Edito. Le doute
Le meurtre de Lucie relance le débat sur le travail de la justice.
Lucie, une adolescente comme les autres, nourrie de rêves et de joyeux projets, révélée par une photo et les souvenirs émus de ses proches. Un jeune homme violent, récidiviste psychopathe, qui prend par surprise sa victime. On aimerait croire à la fatalité. A un enchaînement absurde des faits ( lire le récit de Sabine Pirolt). Un jeune homme timide et renfermé, Tim K., possédé par une folie incompréhensible, qui mène à son terme, sans trembler, son équipée dévastatrice. Et qui laisse sur le sol ensanglanté quinze personnes avant de se donner la mort. Une semaine après le drame, ses parents demandent pardon: «Nous étions jusque-là une famille normale.» Pourquoi eux et pas nous? ( Lire l’article de Florence Perret.)
Mais voilà, si certains ressorts de ces deux drames paraissent incompréhensibles, d’autres sont, rétrospectivement, plus faciles à expliquer. Ils relancent le débat sur l’appareil judiciaire. Et les moyens de prévenir la répétition de ces tragiques faits divers.
Le meurtre de Lucie révèle en tout cas une suite de dysfonctionnements spectaculaires. Des psychiatres peu perspicaces. Une assistante sociale dépassée, peut-être surchargée. Une clinique de désintoxication qui renvoie chez lui le futur meurtrier, alors même que le manque de ponctualité est un signe bien connu de récidive. Un scandale. On peut aussi s’indigner de la légèreté de la peine appliquée à Daniel Hofmann, le bourreau de Lucie, en 2003: quatre ans de détention, c’est peu pour une tentative de meurtre. Traçant des parallèles avec d’autres cas, certains criminologues, comme le professeur Martin Killias, affirment qu’on assiste depuis quelques années à une banalisation par la justice des cas de violence graves. Un signal délétère pour des jeunes en panne de repères. Faut-il alourdir les peines? Devrait-on encore durcir le droit des mineurs?
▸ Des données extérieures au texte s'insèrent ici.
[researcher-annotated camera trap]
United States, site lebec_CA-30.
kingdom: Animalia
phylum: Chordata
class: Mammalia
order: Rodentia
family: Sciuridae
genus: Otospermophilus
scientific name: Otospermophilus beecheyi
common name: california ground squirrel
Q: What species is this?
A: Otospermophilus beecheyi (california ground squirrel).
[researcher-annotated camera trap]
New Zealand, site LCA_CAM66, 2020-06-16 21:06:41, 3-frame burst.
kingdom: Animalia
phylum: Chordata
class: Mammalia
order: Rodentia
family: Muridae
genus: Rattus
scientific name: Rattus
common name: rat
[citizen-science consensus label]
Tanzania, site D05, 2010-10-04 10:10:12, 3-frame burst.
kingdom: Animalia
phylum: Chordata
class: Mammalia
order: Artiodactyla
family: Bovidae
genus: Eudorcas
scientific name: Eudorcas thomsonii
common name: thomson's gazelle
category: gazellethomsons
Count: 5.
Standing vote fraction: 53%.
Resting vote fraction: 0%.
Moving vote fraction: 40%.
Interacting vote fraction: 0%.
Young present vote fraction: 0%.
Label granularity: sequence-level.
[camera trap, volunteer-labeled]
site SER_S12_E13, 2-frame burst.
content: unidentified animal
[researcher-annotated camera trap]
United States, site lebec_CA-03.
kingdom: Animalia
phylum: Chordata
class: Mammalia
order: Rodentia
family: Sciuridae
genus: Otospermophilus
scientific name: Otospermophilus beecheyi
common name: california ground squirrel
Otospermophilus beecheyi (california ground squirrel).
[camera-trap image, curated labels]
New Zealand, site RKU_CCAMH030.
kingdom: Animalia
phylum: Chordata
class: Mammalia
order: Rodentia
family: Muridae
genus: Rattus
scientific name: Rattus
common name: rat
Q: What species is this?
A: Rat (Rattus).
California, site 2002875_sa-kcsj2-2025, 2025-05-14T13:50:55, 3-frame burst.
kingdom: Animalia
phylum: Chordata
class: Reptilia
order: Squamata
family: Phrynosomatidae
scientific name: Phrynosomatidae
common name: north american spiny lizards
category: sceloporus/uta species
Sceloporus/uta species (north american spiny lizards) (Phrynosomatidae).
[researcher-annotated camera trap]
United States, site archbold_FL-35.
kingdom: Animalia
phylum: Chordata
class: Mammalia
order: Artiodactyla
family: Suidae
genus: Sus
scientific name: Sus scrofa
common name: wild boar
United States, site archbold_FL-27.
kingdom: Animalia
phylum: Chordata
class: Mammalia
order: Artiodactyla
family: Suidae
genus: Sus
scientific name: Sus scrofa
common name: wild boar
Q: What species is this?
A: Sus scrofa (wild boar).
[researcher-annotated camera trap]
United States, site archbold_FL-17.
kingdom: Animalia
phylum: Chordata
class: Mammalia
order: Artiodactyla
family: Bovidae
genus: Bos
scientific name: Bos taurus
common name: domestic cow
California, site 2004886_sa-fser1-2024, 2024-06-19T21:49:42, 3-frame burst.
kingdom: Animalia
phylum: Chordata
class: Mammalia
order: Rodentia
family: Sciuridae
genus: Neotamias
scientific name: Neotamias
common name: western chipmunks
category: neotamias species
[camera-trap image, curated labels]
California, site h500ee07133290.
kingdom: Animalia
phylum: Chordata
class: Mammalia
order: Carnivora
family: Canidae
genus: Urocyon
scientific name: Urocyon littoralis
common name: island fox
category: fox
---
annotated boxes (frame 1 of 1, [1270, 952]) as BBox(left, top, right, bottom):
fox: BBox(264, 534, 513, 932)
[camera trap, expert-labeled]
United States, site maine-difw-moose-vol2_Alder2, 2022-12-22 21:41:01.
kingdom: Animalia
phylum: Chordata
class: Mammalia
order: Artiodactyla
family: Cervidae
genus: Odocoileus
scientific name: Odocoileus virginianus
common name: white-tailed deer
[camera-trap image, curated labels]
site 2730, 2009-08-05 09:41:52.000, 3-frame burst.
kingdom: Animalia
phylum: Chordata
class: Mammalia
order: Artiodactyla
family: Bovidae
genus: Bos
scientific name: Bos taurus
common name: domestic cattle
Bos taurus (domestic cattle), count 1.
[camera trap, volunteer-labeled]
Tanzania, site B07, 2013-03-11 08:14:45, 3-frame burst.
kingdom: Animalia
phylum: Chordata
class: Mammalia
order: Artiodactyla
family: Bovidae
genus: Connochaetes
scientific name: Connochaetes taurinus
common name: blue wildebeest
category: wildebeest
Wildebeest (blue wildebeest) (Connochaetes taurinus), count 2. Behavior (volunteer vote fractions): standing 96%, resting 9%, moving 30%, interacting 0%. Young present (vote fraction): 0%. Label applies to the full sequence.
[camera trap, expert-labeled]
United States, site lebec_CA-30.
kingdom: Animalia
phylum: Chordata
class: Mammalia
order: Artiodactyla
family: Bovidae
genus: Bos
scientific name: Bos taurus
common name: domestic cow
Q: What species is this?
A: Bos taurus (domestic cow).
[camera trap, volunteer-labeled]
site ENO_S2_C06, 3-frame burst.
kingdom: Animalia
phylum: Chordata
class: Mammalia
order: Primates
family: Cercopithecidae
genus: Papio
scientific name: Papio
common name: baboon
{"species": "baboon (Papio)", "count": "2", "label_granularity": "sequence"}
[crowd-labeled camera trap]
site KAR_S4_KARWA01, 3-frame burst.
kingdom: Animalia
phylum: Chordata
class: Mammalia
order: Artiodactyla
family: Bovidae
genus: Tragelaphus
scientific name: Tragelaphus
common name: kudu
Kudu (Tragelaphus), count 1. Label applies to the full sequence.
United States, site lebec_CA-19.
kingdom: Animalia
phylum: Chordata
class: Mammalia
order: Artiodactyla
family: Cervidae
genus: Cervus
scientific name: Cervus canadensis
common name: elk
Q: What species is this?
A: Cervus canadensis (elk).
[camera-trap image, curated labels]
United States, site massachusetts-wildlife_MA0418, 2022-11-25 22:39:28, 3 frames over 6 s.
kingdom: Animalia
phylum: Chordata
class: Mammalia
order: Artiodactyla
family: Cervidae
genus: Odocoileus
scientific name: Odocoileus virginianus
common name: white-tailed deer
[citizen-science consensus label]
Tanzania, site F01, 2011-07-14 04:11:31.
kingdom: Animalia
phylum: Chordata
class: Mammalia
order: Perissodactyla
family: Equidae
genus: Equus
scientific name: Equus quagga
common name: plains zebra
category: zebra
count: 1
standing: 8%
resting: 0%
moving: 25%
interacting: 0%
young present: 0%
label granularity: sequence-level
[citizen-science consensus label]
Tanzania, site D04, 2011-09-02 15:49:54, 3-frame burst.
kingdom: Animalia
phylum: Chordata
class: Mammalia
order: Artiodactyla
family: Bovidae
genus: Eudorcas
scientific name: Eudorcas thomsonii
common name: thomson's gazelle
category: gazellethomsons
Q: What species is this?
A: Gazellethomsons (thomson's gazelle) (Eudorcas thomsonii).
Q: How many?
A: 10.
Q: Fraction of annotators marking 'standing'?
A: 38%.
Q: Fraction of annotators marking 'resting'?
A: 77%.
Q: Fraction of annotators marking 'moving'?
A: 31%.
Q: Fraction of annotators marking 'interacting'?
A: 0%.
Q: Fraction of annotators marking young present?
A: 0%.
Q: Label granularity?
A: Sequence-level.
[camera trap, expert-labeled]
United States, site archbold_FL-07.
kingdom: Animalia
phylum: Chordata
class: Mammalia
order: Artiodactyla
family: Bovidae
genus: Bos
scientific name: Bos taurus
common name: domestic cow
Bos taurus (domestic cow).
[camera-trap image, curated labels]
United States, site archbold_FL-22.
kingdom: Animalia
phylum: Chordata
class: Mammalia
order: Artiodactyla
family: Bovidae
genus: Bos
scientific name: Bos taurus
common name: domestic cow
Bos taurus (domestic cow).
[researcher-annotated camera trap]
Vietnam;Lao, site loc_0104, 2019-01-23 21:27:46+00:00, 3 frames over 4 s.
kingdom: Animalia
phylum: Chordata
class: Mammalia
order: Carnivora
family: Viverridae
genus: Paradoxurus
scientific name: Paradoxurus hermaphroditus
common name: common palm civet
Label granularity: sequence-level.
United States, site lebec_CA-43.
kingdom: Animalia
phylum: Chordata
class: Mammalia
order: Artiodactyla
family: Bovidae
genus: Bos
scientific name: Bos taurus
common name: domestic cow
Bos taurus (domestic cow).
Et abaisser l’âge de la majorité pénale de 18 à 16 ans? Sans doute.
Rappelons toutefois que le nouveau Code, entré en vigueur en 2007, marque un net durcissement pour les crimes graves. La plupart des outils juridiques nécessaires existent. Ils ne sont simplement pas toujours utilisés à bon escient. De même, les moyens de suivi et d’aide à la réintégration souffrent, dans la plupart des cantons, d’un manque cruel de ressources financières et de personnel compétent.
On aimerait mener cette discussion de manière rationnelle. Il n’est pas sûr que ce puisse être le cas. A la suite des récents faits divers, l’émotion monte. Sur Facebook, de jeunes internautes n’hésitent pas, par exemple, à évoquer la peine de mort. Et, plus largement, le besoin d’une répression accrue. La question sera posée, tôt ou tard. Elle est assez simple: pour des motifs de sécurité, le doute devrait-il avant tout profiter à la société? Ou, comme aujourd’hui, à l’accusé?